The drop was led by the country's chipmaking giants. SK Hynix and Samsung dragged the index down, while European chip-equipment and semiconductor names STMicro and ASML each fell around 7%, CNBC reported. US tech stocks were also sliding in pre-market trading, following an earlier losing session for the sector on Wall Street.

Investing.com described the move as an "AI rout" that hammered the Kospi and triggered a circuit breaker — an automatic trading halt that exchanges use to slow panic selling when prices fall too far, too fast. A separate report carried by MSN framed the collapse as an "AI stock bubble" bursting, noting the index plunged 10% by the close after a sharp selloff swept the market.

The common thread across all three sources is concentration: the companies hit hardest — memory-chip makers like SK Hynix and Samsung, and equipment suppliers like ASML — are precisely the firms whose recent gains have been tied to soaring demand for artificial-intelligence hardware.
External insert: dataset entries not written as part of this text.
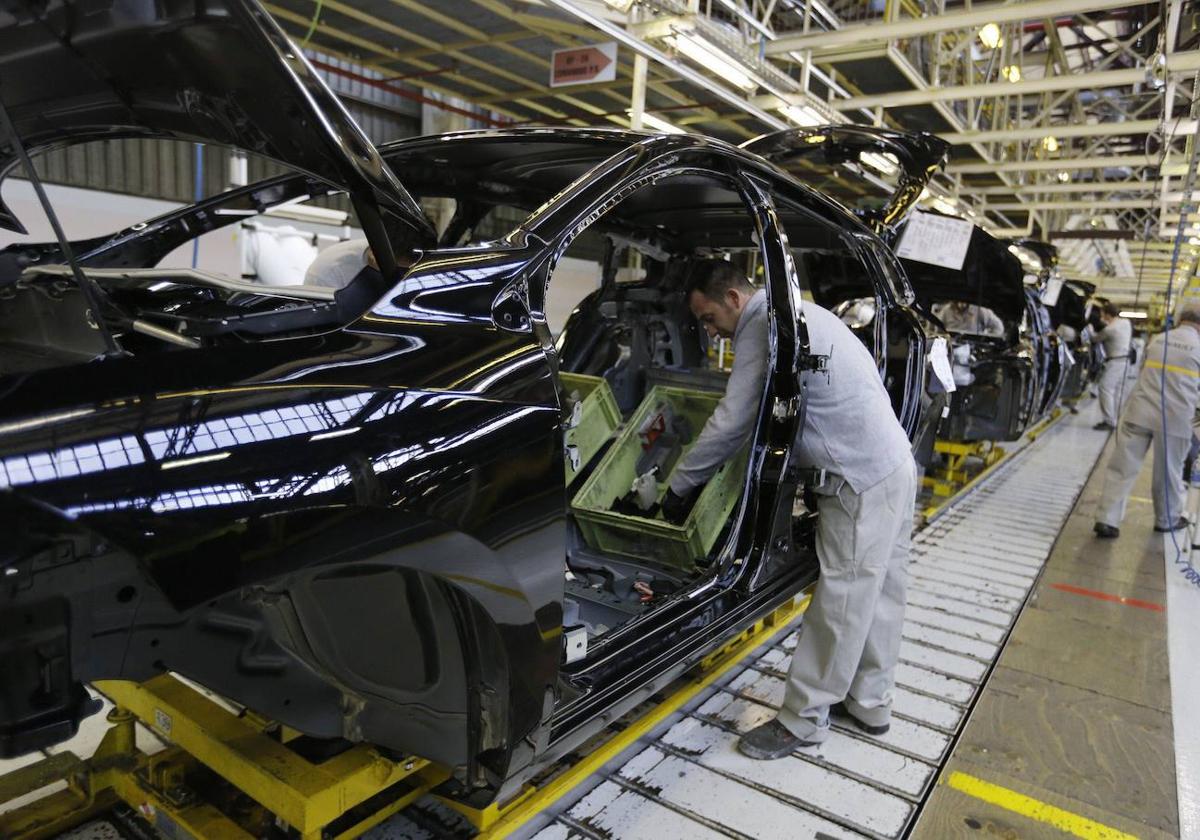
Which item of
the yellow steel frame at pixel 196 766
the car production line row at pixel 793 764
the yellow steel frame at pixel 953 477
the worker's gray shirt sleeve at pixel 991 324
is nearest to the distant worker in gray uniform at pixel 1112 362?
the worker's gray shirt sleeve at pixel 991 324

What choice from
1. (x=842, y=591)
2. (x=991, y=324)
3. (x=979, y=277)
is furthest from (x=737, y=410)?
(x=991, y=324)

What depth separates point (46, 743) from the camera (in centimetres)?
109

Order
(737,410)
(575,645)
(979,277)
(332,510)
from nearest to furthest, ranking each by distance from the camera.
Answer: (332,510)
(575,645)
(737,410)
(979,277)

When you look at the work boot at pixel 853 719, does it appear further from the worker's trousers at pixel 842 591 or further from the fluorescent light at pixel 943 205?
the fluorescent light at pixel 943 205

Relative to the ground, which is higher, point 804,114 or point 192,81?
point 804,114

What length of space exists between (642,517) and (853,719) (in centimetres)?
101

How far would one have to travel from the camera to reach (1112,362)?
1081cm

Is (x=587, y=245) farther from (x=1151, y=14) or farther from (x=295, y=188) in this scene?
(x=295, y=188)

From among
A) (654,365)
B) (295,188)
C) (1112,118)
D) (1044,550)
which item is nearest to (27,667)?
(295,188)

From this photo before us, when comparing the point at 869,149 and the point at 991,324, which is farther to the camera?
the point at 991,324

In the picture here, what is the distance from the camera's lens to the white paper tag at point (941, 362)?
11.7ft

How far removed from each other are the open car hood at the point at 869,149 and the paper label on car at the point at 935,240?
16 centimetres

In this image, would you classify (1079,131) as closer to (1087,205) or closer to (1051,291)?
(1051,291)

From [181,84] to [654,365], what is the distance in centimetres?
277
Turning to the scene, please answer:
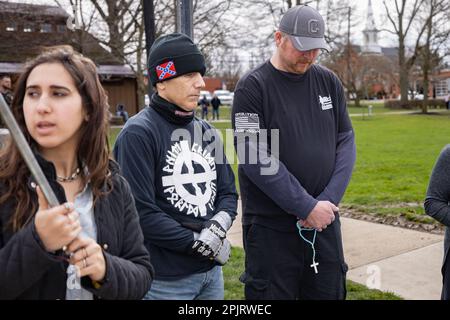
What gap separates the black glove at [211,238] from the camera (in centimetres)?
236

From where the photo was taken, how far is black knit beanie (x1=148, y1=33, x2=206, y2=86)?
2.52 metres

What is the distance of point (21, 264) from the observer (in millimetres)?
1404

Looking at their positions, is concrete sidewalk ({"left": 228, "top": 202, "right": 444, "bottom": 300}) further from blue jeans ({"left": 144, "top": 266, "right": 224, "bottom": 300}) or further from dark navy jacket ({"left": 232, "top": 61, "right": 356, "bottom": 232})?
blue jeans ({"left": 144, "top": 266, "right": 224, "bottom": 300})

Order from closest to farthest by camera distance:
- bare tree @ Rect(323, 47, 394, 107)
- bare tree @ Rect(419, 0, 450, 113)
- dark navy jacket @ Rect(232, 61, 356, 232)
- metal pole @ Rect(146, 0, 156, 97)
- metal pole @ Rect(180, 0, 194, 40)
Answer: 1. dark navy jacket @ Rect(232, 61, 356, 232)
2. metal pole @ Rect(180, 0, 194, 40)
3. metal pole @ Rect(146, 0, 156, 97)
4. bare tree @ Rect(419, 0, 450, 113)
5. bare tree @ Rect(323, 47, 394, 107)

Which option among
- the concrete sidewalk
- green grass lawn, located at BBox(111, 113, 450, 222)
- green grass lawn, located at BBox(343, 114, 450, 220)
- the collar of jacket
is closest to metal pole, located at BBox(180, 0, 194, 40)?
green grass lawn, located at BBox(111, 113, 450, 222)

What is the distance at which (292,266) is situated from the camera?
2.76 m

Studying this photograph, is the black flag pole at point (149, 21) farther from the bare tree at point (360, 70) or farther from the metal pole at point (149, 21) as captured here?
the bare tree at point (360, 70)

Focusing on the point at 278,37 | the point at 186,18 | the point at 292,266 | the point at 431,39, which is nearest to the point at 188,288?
the point at 292,266

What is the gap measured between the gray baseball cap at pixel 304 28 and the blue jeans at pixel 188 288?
1296 millimetres

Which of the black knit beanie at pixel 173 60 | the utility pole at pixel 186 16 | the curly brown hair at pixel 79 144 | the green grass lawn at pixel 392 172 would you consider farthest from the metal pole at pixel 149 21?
the curly brown hair at pixel 79 144

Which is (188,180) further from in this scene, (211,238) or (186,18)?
(186,18)

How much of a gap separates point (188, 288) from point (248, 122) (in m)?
0.93

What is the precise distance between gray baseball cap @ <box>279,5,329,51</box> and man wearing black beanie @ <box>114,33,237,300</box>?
55 centimetres
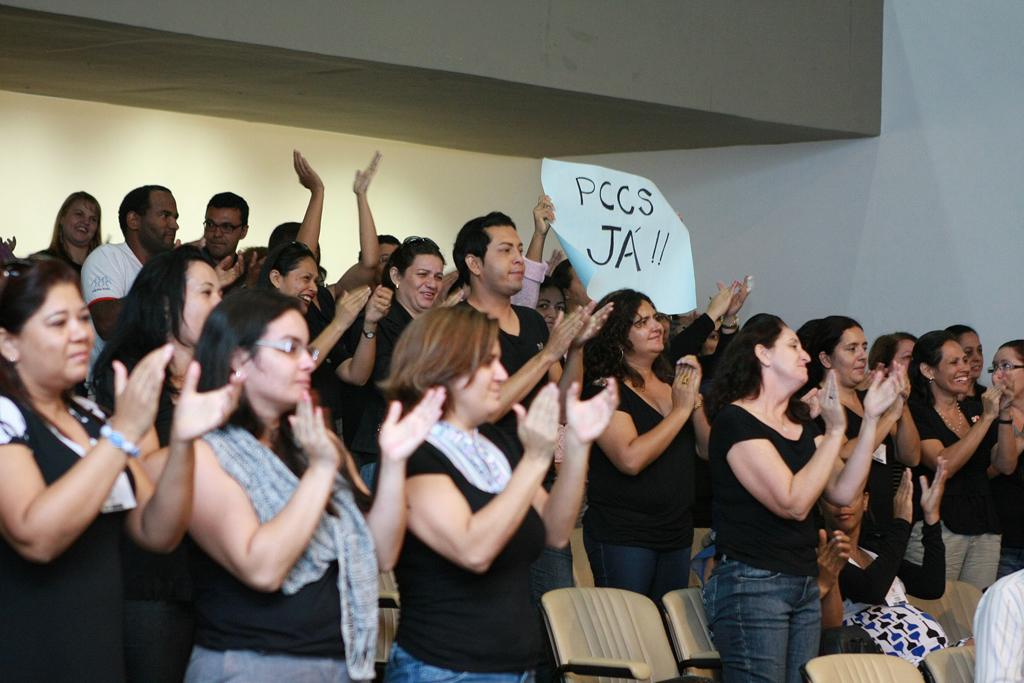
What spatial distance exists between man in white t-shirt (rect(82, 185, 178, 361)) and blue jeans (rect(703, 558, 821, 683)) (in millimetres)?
1883

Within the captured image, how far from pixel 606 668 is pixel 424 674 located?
1.06m

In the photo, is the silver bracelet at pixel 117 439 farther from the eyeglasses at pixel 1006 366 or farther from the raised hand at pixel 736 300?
the eyeglasses at pixel 1006 366

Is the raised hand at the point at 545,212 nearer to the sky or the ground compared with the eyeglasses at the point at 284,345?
nearer to the sky

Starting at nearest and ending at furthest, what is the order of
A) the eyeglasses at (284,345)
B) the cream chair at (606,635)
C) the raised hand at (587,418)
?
the eyeglasses at (284,345) < the raised hand at (587,418) < the cream chair at (606,635)

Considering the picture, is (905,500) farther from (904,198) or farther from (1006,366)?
(904,198)

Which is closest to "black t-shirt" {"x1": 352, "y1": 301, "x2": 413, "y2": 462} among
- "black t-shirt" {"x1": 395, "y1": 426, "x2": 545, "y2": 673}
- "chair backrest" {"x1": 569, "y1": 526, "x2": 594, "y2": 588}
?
"chair backrest" {"x1": 569, "y1": 526, "x2": 594, "y2": 588}

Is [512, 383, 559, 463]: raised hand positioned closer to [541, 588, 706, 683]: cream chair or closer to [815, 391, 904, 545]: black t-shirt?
[541, 588, 706, 683]: cream chair

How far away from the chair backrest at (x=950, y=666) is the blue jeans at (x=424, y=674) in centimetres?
156

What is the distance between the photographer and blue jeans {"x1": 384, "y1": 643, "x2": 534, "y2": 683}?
8.26 feet

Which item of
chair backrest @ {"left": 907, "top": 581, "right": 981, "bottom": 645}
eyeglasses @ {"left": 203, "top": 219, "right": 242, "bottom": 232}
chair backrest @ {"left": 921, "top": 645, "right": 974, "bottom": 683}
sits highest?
eyeglasses @ {"left": 203, "top": 219, "right": 242, "bottom": 232}

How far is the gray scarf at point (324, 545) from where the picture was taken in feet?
7.52

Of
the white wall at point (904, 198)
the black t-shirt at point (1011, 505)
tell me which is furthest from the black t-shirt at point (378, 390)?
the white wall at point (904, 198)

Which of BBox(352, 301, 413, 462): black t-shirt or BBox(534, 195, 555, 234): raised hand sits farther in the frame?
BBox(534, 195, 555, 234): raised hand

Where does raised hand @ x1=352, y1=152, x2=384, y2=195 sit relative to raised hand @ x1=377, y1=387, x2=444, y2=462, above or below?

When investors sour on that AI trade, those same stocks fall fastest.

The selloff was not contained to Seoul. CNBC noted broad weakness across global markets, and the MSN item raised the question of what the Kospi's collapse means for other markets, including India.

Why it matters: South Korea is home to some of the world's most important chipmakers, so a 10% single-day crash there is an early warning sign that investors may be reconsidering how much the AI boom is really worth.